GIVEN PROBLEM.
Reproduce the data verbatim, starting at its first line and ending at the line that contains "453H513V471L521 475V483H530V487H542V483L551 480V471H555V433L546", with both of those lines included.

RAW DATA.
────────────────────
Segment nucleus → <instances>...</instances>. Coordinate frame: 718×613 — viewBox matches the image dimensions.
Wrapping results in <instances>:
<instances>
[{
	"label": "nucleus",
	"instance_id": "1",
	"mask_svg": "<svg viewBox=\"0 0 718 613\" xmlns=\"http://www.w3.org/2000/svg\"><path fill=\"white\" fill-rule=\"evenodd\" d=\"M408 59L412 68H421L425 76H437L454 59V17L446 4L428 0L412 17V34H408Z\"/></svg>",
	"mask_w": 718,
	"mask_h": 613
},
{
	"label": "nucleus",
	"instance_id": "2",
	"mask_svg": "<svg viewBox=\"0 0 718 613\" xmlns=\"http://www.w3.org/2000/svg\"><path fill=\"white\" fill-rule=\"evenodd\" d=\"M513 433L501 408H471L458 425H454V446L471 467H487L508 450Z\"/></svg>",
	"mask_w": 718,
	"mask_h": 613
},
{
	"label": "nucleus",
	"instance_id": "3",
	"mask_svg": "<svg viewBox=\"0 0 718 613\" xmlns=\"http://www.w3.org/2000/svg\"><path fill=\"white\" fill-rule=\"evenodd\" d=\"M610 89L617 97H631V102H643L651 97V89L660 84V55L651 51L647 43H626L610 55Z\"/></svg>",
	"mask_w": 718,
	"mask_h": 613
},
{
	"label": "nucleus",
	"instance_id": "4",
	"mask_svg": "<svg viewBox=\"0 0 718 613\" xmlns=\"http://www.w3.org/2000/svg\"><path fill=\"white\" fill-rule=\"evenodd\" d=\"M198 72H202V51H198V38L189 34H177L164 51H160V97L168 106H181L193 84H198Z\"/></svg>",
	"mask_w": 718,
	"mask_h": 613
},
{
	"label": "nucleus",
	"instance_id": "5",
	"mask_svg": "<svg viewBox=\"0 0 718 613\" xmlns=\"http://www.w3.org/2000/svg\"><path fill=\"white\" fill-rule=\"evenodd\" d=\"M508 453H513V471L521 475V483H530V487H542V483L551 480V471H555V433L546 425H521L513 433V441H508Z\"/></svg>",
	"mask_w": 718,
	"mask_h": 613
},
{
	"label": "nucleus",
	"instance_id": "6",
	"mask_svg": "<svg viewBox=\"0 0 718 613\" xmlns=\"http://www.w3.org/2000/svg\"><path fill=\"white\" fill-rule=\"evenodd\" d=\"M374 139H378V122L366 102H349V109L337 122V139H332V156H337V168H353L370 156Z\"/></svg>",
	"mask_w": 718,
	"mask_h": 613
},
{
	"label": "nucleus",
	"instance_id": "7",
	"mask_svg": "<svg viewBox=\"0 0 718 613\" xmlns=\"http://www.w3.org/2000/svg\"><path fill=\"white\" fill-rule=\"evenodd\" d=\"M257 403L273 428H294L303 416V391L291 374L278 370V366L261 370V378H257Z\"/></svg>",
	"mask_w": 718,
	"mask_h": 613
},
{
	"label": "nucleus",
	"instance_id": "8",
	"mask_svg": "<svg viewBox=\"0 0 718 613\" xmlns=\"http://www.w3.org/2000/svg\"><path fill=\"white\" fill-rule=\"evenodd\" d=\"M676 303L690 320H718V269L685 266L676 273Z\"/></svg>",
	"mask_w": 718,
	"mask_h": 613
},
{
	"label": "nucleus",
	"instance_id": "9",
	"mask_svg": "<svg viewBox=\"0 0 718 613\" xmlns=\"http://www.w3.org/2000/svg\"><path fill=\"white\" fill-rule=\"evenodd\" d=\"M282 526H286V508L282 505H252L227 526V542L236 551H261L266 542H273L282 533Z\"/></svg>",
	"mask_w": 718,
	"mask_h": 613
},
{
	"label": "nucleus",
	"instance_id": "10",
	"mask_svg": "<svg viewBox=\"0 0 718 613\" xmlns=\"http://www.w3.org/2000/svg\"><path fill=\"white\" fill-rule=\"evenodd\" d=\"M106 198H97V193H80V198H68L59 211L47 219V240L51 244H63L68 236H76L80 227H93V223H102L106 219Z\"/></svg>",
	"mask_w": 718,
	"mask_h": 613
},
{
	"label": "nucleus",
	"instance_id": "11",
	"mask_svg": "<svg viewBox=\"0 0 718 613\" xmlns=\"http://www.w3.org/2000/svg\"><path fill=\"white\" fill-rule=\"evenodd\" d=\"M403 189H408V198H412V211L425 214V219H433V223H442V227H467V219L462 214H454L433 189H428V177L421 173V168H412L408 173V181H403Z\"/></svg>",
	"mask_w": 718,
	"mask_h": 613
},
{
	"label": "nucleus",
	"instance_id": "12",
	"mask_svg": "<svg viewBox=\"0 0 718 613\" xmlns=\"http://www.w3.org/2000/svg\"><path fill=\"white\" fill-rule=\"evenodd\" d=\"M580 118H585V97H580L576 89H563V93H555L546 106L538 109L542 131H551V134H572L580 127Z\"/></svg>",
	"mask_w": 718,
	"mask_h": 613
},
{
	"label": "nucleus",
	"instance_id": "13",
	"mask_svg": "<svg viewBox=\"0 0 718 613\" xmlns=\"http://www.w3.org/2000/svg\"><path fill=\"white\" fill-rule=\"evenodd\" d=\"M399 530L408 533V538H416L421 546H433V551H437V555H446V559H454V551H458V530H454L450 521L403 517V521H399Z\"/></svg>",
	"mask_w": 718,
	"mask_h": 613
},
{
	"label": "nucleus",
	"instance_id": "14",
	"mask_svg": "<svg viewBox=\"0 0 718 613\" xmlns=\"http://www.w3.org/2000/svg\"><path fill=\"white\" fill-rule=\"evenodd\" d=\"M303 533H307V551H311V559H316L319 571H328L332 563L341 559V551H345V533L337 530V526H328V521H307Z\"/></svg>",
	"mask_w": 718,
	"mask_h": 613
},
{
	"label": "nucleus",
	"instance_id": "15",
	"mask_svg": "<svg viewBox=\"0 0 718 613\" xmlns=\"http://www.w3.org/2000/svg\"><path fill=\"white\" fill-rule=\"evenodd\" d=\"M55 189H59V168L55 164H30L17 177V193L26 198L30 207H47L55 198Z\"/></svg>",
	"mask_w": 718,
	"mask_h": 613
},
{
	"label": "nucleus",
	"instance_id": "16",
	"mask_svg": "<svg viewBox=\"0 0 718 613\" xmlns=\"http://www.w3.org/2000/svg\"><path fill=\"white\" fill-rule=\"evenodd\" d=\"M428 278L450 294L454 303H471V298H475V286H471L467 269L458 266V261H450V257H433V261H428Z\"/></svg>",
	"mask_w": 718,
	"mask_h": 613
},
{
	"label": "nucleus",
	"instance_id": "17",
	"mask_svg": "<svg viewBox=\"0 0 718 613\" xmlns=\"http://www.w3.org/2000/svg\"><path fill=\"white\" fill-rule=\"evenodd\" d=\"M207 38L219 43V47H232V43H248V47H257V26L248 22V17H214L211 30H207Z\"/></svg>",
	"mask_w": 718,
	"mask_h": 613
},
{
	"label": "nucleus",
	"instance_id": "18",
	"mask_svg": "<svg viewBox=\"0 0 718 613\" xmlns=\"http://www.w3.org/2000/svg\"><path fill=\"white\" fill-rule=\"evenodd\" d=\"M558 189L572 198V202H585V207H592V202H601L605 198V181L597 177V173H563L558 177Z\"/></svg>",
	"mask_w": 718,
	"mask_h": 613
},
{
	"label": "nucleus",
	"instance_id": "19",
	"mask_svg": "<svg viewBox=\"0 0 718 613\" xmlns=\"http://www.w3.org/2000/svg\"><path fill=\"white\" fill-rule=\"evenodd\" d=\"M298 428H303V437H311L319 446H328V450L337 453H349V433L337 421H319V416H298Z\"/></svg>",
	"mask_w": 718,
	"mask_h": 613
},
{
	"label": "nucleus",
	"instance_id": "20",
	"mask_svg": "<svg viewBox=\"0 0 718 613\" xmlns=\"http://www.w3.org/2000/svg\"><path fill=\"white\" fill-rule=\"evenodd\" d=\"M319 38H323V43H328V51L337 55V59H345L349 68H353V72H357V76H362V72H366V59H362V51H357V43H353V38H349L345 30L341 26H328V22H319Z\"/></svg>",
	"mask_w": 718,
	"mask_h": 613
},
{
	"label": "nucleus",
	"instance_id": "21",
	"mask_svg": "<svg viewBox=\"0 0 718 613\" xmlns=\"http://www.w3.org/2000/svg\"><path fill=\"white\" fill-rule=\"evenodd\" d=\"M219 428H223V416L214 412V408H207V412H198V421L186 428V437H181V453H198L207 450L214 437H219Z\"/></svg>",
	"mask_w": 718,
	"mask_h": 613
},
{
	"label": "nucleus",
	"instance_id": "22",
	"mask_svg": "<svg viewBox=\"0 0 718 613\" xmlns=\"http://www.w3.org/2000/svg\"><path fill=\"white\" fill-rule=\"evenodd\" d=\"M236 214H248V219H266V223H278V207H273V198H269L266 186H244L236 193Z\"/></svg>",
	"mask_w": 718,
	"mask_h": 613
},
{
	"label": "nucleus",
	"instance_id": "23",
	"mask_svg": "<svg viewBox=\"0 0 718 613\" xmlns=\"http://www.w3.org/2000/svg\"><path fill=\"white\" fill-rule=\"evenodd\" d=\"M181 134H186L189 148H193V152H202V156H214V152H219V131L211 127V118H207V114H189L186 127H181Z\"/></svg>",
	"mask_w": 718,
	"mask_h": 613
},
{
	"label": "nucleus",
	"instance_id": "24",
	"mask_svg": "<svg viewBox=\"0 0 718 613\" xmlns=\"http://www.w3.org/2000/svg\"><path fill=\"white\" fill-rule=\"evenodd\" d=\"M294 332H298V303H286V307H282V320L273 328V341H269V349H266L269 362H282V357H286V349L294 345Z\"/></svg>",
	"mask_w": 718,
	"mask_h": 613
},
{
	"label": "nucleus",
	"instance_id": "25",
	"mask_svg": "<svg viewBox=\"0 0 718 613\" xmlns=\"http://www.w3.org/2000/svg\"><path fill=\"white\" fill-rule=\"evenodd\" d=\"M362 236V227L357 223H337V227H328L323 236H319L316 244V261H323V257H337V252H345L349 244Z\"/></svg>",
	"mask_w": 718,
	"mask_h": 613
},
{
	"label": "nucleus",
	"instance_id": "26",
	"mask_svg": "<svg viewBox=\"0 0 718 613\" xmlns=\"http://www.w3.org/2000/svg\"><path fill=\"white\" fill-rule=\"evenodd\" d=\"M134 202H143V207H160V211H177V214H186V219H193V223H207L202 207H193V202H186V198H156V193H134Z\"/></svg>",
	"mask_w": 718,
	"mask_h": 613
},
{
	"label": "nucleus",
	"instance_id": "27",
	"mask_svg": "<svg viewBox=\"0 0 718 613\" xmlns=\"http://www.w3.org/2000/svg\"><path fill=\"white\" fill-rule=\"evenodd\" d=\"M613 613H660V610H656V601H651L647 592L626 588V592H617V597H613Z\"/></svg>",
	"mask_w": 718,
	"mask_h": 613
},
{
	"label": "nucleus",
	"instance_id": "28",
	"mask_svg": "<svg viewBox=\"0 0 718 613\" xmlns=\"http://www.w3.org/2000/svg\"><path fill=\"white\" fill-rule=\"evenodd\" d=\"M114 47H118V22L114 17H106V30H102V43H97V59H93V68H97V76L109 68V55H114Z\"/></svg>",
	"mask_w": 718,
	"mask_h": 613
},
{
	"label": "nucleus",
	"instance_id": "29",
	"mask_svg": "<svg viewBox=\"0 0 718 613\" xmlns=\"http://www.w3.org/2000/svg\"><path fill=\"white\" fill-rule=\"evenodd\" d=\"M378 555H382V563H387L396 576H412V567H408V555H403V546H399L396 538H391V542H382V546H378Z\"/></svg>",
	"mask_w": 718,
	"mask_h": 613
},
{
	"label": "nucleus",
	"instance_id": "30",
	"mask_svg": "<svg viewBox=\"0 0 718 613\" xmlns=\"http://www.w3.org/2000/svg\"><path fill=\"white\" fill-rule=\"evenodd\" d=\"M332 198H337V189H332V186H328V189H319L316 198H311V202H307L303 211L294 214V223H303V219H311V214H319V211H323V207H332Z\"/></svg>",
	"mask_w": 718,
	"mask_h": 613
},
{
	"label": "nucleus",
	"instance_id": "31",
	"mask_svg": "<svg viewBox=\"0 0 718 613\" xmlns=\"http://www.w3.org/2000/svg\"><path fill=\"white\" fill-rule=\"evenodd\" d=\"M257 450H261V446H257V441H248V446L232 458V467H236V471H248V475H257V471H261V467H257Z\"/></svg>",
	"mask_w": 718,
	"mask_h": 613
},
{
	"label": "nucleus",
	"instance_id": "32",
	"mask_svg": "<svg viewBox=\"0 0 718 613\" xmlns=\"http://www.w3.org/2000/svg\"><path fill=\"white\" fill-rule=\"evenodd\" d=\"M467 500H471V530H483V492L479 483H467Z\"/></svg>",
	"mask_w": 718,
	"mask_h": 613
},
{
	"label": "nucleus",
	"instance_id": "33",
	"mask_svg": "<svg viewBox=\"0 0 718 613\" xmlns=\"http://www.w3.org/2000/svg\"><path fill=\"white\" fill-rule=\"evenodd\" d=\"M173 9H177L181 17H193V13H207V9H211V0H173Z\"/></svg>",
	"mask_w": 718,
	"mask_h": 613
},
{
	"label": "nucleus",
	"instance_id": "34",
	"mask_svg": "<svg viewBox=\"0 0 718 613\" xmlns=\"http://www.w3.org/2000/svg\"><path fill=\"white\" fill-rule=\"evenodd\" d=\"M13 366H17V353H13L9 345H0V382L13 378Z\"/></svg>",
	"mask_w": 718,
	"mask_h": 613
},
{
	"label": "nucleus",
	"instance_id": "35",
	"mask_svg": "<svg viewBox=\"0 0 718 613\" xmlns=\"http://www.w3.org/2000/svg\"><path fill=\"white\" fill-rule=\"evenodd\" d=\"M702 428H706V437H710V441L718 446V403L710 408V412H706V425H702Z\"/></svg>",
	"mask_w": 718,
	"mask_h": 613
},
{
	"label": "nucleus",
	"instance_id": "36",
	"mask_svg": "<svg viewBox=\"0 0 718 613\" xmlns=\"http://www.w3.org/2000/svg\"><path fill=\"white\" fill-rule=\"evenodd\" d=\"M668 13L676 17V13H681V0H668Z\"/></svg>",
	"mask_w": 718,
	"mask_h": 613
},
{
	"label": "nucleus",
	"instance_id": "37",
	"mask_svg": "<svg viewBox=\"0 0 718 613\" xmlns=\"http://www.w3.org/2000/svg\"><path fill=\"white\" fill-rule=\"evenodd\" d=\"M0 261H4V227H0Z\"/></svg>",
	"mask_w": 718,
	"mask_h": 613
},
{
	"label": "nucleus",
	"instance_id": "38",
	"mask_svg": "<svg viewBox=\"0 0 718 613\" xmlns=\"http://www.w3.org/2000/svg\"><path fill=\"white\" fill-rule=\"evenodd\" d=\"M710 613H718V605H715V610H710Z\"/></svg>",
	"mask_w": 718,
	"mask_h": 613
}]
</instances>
────────────────────
FULL OUTPUT.
Segment nucleus → <instances>...</instances>. Coordinate frame: 718×613 — viewBox matches the image dimensions.
Wrapping results in <instances>:
<instances>
[{
	"label": "nucleus",
	"instance_id": "1",
	"mask_svg": "<svg viewBox=\"0 0 718 613\" xmlns=\"http://www.w3.org/2000/svg\"><path fill=\"white\" fill-rule=\"evenodd\" d=\"M408 59L412 68H421L425 76H437L454 59V17L446 4L428 0L412 17V34H408Z\"/></svg>",
	"mask_w": 718,
	"mask_h": 613
},
{
	"label": "nucleus",
	"instance_id": "2",
	"mask_svg": "<svg viewBox=\"0 0 718 613\" xmlns=\"http://www.w3.org/2000/svg\"><path fill=\"white\" fill-rule=\"evenodd\" d=\"M513 433L501 408H471L458 425H454V446L471 467H487L508 450Z\"/></svg>",
	"mask_w": 718,
	"mask_h": 613
},
{
	"label": "nucleus",
	"instance_id": "3",
	"mask_svg": "<svg viewBox=\"0 0 718 613\" xmlns=\"http://www.w3.org/2000/svg\"><path fill=\"white\" fill-rule=\"evenodd\" d=\"M610 89L617 97H631V102H643L651 97V89L660 84V55L651 51L647 43H626L610 55Z\"/></svg>",
	"mask_w": 718,
	"mask_h": 613
},
{
	"label": "nucleus",
	"instance_id": "4",
	"mask_svg": "<svg viewBox=\"0 0 718 613\" xmlns=\"http://www.w3.org/2000/svg\"><path fill=\"white\" fill-rule=\"evenodd\" d=\"M198 72H202V51H198V38L189 34H177L164 51H160V97L168 106H181L193 84H198Z\"/></svg>",
	"mask_w": 718,
	"mask_h": 613
},
{
	"label": "nucleus",
	"instance_id": "5",
	"mask_svg": "<svg viewBox=\"0 0 718 613\" xmlns=\"http://www.w3.org/2000/svg\"><path fill=\"white\" fill-rule=\"evenodd\" d=\"M508 453H513V471L521 475V483H530V487H542V483L551 480V471H555V433L546 425H521L513 433V441H508Z\"/></svg>",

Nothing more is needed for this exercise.